The first proof must not write a private key into the disk image, the manifest, the cloudboot evidence directory, or any harness-staged object. A managed certificate keeps key material entirely on the provider side.

The successor must preserve the same no-export rule on the capOS side: the ACME account key and TLS private key remain behind PrivateKey / KeyVault authority and are not copied into cloudboot images, manifests, logs, or evidence directories. Local ACME proofs use a local directory; public GCE/Let’s Encrypt proofs require explicit run authorization, DNS-name control, public-ingress teardown evidence, and staging-vs-production CA labeling.

Browser Session and Origin Policy

The self-served Web UI keeps the Gate 1B boundary: remote-session-web-ui is the trusted backend that holds remote-session/CapSet state server-side, and browser JavaScript receives only browser-safe view models. Public exposure adds the following reviewed browser rules:

  • Single public origin. UI assets and the same-origin JSON API are served from the one HTTPS origin (the load balancer hostname). No second origin, no wildcard CORS, no cross-origin credentialed requests. The service-side policy is implemented in remote-session-web-ui as a boot-manifest input: one public_origin.<host> marker cap (an inert Endpoint, granted after the service caps) fixes the accepted https://<host> origin at boot, validated fail-closed (second marker, malformed, loopback-named, or IP-literal-shaped host, or any unrecognized extra grant fails the boot), and consulted by the Host/Origin/Referer gates only for requests on the trusted forwarded-scheme HTTPS path, so a direct client can never claim the public origin. Browser-supplied principal/source hint headers (IAP assertions, authenticated-user hints) are rejected on the public-origin path before any backend-held capability dispatch, no CORS headers are emitted, and login ingress extends to the recorded GFE ranges only when a public origin is configured. Locally proven by make run-cloud-prod-remote-session-web-ui-l4 (in-process trusted-forwarder fixture positive plus cross-origin, mixed-scheme, wildcard, missing-origin, hostile-Referer, principal-hint, and real-ingress direct-client forged negatives); the proof claims no DNS name, load balancer, TLS endpoint, or live public exposure.

══════

» **Exercise brief**:
Rewrite the text excerpt starting at the words "The first proof" and stopping after "the provider side.", with "disk image" renamed to "VM image".

» **Listed records**:
══════

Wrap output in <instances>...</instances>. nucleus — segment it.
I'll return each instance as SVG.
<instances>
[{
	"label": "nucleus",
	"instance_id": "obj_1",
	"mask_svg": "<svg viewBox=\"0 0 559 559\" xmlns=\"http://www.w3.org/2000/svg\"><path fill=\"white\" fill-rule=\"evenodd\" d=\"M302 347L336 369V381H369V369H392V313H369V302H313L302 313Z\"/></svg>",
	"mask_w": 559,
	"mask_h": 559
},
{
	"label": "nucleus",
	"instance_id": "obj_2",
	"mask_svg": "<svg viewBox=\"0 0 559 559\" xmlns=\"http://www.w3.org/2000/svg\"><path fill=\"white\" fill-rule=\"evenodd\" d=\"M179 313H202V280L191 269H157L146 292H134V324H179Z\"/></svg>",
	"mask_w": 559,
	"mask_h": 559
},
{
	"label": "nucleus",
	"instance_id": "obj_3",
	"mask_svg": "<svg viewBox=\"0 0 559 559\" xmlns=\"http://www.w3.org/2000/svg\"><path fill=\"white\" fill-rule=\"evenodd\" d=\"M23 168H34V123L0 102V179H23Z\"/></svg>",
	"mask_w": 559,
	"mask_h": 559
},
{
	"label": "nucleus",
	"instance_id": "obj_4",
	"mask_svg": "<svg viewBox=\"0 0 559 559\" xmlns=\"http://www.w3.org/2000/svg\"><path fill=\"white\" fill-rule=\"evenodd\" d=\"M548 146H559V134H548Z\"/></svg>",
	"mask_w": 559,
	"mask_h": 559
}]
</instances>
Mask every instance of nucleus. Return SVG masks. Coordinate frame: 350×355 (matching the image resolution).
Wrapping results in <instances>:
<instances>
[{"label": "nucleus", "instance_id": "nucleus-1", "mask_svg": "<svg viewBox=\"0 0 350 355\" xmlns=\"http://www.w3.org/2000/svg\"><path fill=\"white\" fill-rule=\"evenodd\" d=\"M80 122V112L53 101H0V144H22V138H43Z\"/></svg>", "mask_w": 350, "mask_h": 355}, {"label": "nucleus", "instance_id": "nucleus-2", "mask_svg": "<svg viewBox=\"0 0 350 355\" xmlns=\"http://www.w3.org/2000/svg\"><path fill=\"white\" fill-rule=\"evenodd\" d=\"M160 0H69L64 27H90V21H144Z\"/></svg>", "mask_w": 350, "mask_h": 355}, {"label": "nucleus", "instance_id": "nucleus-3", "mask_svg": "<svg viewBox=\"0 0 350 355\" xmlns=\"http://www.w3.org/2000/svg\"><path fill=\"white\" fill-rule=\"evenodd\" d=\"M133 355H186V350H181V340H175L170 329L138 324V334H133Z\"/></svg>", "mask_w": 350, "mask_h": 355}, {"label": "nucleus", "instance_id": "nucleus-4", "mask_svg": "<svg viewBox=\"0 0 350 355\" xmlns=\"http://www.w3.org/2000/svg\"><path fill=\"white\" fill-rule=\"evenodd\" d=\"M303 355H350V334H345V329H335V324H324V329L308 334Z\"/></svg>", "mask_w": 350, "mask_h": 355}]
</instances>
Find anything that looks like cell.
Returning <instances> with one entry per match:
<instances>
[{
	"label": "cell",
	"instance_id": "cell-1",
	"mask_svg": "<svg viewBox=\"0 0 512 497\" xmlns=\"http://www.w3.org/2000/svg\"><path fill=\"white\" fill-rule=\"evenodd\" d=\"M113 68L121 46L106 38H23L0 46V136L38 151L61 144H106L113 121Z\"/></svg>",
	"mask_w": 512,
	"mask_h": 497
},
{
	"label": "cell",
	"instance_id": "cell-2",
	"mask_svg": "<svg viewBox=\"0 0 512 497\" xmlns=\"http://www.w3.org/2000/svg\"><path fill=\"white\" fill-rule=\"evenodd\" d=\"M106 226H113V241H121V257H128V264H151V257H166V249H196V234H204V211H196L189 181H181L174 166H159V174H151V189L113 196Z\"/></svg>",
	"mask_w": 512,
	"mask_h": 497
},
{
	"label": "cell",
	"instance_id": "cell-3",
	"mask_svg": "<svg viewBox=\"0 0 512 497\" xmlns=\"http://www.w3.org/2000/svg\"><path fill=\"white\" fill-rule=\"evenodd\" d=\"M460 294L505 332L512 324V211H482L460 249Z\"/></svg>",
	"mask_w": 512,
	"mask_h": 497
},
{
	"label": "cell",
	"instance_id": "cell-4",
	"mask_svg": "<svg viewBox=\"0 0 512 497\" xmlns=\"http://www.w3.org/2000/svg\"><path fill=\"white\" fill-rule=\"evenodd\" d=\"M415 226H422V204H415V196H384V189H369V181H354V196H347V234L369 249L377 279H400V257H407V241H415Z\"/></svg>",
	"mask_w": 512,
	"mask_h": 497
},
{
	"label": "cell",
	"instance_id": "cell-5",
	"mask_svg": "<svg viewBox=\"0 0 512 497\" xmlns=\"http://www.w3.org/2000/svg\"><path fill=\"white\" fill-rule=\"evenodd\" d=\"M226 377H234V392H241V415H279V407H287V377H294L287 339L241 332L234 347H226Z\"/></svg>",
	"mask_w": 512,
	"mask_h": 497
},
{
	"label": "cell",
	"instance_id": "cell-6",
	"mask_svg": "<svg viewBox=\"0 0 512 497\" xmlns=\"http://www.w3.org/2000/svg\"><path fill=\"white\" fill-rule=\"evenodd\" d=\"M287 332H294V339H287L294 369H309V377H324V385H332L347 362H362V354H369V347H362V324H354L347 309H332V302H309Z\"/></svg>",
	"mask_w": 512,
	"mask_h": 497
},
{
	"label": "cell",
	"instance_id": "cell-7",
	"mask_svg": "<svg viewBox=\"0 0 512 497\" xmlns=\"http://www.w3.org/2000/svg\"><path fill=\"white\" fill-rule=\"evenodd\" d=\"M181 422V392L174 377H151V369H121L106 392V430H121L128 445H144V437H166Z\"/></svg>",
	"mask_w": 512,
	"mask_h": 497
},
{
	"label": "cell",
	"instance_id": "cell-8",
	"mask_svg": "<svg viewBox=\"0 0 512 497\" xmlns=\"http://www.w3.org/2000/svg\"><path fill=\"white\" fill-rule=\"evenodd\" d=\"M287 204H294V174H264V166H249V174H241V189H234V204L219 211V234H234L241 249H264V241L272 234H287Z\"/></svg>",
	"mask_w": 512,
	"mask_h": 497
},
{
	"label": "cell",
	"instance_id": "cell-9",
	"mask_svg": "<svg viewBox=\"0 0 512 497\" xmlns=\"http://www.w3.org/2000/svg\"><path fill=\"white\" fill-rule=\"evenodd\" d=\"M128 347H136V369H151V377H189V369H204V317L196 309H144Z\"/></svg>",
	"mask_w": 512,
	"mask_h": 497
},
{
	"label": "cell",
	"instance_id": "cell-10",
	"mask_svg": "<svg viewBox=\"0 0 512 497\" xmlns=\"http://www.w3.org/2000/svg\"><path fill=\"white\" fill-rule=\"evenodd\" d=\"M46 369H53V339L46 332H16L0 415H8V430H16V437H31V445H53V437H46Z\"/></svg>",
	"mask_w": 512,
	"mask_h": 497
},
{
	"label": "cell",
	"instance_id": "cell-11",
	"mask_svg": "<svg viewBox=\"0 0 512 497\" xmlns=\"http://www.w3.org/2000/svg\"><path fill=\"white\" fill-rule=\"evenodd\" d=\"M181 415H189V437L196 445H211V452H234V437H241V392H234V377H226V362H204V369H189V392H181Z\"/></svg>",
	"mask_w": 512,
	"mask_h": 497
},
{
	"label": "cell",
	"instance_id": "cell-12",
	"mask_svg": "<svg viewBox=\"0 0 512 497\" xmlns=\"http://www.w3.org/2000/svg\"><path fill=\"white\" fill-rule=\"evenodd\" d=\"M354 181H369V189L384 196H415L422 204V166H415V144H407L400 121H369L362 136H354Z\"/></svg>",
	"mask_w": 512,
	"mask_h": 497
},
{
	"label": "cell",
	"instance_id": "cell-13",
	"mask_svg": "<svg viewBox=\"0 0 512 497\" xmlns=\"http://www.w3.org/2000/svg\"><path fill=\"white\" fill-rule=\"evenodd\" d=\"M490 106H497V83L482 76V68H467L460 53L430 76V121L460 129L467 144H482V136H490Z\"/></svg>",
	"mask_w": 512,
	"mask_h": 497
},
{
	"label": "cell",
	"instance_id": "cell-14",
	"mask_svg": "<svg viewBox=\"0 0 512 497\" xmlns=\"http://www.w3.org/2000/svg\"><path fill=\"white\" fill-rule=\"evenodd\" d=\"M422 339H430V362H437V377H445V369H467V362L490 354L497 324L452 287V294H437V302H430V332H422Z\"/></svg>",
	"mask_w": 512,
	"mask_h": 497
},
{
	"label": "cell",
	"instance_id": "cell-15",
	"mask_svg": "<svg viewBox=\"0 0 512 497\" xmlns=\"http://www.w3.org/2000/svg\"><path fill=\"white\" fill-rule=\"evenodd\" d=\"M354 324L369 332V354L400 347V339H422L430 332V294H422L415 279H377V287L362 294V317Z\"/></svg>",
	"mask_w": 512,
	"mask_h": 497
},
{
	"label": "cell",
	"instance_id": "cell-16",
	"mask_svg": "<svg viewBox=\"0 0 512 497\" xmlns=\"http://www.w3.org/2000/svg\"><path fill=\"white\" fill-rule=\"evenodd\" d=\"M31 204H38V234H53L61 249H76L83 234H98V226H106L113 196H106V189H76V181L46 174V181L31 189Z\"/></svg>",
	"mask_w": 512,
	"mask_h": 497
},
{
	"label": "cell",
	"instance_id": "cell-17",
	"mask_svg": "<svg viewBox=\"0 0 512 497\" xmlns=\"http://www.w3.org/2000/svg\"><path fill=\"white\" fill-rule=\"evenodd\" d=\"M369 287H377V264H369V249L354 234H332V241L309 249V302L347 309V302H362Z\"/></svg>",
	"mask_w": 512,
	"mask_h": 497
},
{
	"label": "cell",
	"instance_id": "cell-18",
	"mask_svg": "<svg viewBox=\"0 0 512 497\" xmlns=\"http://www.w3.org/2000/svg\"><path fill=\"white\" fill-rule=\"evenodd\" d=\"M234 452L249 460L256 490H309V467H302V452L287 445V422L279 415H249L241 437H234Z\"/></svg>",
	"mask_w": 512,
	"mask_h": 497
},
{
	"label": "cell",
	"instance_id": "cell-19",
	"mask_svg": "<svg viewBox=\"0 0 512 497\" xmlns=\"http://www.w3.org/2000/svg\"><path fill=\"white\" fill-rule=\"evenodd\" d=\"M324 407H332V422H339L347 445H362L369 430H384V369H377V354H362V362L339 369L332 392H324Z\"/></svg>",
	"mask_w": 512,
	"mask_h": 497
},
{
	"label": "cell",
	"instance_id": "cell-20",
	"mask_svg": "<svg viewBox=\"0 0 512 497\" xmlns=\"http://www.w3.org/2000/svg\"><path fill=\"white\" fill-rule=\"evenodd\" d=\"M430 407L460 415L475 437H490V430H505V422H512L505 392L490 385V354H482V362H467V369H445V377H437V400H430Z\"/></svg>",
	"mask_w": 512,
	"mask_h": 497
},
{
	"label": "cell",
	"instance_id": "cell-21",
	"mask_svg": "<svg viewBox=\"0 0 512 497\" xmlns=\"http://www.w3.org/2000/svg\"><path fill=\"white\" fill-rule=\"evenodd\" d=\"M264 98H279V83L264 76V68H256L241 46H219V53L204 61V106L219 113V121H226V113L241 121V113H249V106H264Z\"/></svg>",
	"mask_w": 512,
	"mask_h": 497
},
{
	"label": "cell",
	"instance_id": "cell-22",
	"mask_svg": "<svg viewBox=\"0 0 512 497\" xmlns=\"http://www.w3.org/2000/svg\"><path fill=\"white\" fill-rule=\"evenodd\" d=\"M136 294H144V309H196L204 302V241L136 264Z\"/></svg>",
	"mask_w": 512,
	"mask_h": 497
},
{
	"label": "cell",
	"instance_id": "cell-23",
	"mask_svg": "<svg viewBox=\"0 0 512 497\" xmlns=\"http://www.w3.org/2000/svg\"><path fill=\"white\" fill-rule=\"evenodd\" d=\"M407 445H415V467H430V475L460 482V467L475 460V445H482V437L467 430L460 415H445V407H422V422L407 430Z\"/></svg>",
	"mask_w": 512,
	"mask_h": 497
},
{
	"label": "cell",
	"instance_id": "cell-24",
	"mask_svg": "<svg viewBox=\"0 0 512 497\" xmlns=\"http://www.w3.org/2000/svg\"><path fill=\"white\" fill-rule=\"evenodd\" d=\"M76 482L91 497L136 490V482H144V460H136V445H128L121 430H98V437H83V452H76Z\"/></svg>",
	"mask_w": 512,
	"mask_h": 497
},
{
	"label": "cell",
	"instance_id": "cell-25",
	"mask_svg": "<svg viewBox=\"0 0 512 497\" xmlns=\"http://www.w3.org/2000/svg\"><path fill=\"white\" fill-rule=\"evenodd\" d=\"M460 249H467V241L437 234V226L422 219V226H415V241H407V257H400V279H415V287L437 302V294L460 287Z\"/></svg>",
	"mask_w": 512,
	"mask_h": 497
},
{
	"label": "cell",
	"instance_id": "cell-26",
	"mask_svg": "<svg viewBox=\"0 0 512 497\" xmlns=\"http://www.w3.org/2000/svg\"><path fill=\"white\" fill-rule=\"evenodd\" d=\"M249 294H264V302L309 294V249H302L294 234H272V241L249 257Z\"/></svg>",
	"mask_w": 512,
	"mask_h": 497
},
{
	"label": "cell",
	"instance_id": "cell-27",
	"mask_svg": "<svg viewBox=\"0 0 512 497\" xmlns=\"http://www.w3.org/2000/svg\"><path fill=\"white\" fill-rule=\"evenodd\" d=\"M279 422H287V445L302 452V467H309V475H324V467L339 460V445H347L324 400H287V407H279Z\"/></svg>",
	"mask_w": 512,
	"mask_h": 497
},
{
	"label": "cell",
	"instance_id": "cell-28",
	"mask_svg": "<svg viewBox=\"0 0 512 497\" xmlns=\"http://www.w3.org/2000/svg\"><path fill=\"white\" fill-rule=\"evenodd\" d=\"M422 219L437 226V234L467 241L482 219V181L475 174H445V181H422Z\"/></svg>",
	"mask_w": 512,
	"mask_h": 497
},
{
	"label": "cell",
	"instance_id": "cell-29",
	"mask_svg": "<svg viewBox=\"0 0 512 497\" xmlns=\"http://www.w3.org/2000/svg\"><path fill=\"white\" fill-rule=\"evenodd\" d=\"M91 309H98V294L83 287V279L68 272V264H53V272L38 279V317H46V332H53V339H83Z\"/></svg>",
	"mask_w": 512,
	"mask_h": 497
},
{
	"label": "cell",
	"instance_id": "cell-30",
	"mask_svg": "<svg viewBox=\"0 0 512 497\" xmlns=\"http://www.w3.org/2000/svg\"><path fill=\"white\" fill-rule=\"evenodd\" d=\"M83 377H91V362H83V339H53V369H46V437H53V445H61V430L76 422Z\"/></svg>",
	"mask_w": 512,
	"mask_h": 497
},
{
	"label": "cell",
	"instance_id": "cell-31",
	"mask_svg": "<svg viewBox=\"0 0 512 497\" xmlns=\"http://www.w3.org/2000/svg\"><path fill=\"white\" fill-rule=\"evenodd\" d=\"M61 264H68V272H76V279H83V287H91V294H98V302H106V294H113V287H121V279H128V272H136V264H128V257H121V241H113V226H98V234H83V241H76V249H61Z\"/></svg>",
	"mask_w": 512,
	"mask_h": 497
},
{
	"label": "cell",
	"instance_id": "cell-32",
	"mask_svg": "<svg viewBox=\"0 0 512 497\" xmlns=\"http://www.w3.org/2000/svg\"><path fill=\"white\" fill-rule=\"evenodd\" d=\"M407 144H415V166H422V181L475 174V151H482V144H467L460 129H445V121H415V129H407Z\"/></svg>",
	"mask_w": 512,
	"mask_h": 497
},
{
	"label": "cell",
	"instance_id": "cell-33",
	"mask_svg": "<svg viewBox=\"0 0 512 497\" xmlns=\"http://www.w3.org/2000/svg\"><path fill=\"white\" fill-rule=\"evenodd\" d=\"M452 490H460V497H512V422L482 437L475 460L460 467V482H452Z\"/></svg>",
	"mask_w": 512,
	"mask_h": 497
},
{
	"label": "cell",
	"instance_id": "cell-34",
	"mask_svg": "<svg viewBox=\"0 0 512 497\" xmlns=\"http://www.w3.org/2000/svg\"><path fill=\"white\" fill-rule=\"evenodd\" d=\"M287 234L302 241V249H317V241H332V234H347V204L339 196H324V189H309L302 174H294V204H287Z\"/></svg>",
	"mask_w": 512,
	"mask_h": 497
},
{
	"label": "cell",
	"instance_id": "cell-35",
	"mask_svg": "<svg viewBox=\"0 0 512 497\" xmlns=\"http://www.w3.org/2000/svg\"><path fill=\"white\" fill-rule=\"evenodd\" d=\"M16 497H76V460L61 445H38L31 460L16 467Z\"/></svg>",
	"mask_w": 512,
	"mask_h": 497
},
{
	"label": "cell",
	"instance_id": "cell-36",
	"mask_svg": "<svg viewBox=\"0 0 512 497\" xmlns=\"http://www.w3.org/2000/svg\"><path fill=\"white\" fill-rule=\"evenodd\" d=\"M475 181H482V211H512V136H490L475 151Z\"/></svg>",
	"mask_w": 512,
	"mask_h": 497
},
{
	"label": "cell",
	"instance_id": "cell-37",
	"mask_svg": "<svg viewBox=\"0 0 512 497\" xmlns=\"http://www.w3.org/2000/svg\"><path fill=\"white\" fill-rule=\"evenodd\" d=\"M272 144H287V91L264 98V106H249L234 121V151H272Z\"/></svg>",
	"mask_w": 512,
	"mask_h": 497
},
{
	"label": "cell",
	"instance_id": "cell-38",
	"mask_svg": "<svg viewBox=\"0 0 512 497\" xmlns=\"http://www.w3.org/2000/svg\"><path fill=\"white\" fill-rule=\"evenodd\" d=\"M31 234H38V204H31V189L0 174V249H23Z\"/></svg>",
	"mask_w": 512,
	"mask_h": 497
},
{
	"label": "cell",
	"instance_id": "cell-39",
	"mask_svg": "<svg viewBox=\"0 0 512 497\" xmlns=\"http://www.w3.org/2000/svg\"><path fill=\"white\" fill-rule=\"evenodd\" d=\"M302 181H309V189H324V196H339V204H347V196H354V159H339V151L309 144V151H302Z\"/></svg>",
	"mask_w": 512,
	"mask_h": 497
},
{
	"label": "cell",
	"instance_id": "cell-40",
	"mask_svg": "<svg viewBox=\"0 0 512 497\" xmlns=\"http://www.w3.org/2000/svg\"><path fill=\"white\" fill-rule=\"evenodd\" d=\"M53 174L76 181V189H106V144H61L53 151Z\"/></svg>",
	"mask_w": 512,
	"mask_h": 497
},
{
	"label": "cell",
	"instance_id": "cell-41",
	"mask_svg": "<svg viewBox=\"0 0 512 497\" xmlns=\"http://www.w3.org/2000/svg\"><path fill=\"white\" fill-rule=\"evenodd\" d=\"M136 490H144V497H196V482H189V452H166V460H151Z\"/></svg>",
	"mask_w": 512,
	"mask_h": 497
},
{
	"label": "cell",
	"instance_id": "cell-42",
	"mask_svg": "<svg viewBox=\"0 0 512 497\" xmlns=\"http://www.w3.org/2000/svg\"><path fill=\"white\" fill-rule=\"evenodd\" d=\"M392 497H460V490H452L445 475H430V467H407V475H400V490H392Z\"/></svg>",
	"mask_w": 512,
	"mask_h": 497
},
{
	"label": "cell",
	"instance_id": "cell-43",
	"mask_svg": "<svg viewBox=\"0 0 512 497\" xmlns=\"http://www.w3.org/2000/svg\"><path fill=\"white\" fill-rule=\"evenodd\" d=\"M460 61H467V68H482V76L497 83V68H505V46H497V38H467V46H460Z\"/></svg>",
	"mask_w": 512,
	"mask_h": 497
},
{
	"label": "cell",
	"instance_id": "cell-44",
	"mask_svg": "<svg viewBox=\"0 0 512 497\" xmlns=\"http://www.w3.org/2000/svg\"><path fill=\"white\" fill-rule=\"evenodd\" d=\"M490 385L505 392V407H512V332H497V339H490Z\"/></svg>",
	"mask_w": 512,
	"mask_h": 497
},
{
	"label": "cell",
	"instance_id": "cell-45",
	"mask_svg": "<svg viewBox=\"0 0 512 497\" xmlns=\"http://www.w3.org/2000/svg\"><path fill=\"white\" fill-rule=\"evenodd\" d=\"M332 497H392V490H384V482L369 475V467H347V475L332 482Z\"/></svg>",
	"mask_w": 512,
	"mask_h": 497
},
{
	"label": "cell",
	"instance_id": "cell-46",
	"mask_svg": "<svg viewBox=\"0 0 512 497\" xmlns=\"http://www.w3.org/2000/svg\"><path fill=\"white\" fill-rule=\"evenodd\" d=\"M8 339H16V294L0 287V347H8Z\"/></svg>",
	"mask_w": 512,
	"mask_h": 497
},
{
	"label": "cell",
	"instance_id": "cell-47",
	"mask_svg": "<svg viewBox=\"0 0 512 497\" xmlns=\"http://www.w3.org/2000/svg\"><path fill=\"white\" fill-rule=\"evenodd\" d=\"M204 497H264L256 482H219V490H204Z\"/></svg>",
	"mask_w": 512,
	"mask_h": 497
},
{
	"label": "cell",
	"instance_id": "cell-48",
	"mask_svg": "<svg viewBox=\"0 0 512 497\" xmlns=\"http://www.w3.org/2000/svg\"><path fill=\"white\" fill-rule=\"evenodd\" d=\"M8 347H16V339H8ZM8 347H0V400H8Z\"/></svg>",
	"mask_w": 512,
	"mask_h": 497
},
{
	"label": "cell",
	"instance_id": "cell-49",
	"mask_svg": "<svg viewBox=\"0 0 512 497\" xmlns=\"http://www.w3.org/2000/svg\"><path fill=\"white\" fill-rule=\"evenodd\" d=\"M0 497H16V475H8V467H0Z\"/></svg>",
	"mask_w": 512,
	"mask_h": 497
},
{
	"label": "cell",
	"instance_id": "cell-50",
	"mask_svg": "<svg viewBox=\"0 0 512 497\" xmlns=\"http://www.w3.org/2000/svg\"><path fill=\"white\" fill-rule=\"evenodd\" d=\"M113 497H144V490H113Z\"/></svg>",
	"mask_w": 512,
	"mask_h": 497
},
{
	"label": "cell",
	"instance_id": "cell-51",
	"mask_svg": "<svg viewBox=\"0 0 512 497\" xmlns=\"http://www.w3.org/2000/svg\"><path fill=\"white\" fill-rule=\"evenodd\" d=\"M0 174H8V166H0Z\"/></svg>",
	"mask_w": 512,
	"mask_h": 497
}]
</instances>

══════

» **Answer space**:
The first proof must not write a private key into the VM image, the manifest, the cloudboot evidence directory, or any harness-staged object. A managed certificate keeps key material entirely on the provider side.